Take the line containing "What is the measured" and every line after it in the data below, and print them exactly as given, with nothing else.

------------------------------

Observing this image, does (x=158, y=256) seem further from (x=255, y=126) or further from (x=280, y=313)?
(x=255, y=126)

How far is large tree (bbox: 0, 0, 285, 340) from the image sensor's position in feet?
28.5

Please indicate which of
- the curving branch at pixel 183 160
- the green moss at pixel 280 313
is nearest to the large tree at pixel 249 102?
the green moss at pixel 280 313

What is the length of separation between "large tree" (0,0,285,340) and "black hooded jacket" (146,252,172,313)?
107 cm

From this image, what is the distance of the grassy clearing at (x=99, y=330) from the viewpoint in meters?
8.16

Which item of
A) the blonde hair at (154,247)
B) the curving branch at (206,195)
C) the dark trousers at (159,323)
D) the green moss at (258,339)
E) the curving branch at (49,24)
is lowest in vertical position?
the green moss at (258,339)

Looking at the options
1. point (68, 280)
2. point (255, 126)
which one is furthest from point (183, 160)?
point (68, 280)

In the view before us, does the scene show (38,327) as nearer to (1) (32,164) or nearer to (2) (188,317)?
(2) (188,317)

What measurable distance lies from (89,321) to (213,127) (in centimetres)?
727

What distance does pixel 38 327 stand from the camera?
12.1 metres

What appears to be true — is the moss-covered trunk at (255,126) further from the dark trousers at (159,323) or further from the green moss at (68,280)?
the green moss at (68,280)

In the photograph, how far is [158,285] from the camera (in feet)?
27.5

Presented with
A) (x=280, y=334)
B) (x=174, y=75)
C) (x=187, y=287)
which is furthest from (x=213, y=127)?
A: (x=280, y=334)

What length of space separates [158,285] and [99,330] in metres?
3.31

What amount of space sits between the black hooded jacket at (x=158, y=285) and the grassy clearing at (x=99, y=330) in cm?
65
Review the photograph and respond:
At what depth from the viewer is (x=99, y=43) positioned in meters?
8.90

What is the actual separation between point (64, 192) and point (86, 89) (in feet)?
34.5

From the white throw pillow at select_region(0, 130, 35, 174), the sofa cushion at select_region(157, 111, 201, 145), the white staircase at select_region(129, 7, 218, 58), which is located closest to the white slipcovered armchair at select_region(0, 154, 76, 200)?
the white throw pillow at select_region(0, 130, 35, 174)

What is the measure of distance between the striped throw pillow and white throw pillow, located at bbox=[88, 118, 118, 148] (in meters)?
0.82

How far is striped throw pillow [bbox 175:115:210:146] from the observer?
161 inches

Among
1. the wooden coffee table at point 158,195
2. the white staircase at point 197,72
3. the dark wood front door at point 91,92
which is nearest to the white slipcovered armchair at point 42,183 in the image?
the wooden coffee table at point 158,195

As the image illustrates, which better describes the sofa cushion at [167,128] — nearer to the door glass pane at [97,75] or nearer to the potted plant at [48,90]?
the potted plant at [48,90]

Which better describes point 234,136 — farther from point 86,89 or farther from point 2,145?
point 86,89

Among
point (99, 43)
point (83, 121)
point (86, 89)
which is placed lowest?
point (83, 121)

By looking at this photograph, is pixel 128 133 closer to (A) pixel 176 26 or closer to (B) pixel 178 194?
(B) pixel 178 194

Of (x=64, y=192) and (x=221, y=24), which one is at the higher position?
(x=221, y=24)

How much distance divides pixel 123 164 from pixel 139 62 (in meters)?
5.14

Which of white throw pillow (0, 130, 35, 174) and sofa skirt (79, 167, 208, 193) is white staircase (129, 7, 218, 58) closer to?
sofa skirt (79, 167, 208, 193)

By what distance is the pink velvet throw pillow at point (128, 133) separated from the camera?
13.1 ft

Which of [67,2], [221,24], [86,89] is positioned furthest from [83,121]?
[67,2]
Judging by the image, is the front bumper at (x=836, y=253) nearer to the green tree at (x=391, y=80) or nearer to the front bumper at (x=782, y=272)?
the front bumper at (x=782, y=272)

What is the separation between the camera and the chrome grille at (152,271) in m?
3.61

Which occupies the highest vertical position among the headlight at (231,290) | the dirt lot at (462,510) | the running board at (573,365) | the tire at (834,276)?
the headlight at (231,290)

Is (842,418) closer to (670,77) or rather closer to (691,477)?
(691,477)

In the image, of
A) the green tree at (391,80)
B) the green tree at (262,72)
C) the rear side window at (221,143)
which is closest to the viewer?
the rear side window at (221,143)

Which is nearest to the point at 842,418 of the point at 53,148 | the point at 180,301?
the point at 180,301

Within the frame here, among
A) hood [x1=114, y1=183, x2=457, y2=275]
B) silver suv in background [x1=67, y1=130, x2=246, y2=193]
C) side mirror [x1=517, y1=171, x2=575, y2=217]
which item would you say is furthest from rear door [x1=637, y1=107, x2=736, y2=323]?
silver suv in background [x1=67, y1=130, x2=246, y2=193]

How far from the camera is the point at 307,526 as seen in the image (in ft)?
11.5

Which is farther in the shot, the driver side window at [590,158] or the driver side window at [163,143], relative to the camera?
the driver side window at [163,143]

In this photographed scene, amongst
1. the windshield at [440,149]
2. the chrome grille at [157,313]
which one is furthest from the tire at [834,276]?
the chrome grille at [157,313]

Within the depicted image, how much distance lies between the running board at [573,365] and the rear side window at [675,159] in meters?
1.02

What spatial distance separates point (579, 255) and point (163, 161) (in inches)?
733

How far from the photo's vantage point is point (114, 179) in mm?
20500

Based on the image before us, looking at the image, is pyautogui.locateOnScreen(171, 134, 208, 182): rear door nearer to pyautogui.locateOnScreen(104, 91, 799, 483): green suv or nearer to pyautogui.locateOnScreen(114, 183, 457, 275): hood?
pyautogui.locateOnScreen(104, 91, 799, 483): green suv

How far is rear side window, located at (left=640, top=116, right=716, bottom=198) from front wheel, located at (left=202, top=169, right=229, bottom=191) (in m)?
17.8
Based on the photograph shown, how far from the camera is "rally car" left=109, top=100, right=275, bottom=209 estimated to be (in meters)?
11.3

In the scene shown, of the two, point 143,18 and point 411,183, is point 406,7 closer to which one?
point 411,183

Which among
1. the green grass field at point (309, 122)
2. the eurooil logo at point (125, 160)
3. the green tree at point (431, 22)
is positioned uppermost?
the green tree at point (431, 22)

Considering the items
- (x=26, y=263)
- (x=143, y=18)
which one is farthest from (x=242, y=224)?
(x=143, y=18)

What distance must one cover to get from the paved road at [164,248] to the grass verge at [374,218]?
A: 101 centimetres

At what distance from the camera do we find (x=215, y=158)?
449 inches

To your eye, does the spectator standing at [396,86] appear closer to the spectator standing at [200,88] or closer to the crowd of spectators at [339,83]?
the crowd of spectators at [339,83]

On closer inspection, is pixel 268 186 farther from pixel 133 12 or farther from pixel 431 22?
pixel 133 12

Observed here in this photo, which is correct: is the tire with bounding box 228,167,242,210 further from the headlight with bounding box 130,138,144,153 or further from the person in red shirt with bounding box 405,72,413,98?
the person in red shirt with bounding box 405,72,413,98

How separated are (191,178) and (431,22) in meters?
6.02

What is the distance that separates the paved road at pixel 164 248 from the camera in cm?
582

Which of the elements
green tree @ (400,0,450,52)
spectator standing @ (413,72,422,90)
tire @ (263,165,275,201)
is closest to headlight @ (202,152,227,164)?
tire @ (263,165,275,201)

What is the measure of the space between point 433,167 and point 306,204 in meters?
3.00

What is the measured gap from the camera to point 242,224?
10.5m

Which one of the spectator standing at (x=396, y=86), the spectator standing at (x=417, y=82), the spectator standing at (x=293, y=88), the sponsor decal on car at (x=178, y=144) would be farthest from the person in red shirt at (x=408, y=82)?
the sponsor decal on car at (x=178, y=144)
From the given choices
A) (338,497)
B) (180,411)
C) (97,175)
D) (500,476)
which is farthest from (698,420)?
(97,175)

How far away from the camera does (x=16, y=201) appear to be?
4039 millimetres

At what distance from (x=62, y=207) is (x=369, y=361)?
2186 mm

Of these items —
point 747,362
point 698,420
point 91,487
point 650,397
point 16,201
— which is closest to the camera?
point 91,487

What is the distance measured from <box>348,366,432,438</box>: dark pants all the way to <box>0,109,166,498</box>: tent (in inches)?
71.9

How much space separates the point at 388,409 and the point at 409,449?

------------------------------

### CORRECT RESULT
What is the measured gap from the camera to point 242,224?
10.5m

Which one of the spectator standing at (x=396, y=86), the spectator standing at (x=417, y=82), the spectator standing at (x=293, y=88), the sponsor decal on car at (x=178, y=144) would be farthest from the person in red shirt at (x=408, y=82)?
the sponsor decal on car at (x=178, y=144)
From the given choices
A) (338,497)
B) (180,411)
C) (97,175)
D) (500,476)
which is farthest from (698,420)?
(97,175)

How far away from the camera does (x=16, y=201) appear to be?
4039 millimetres

At what distance from (x=62, y=207) is (x=369, y=361)?
2186 mm

Of these items —
point 747,362
point 698,420
point 91,487
point 650,397
point 16,201
— which is closest to the camera?
point 91,487

What is the distance measured from <box>348,366,432,438</box>: dark pants all the way to <box>0,109,166,498</box>: tent (in inches)?
71.9

How much space separates the point at 388,409 and the point at 409,449?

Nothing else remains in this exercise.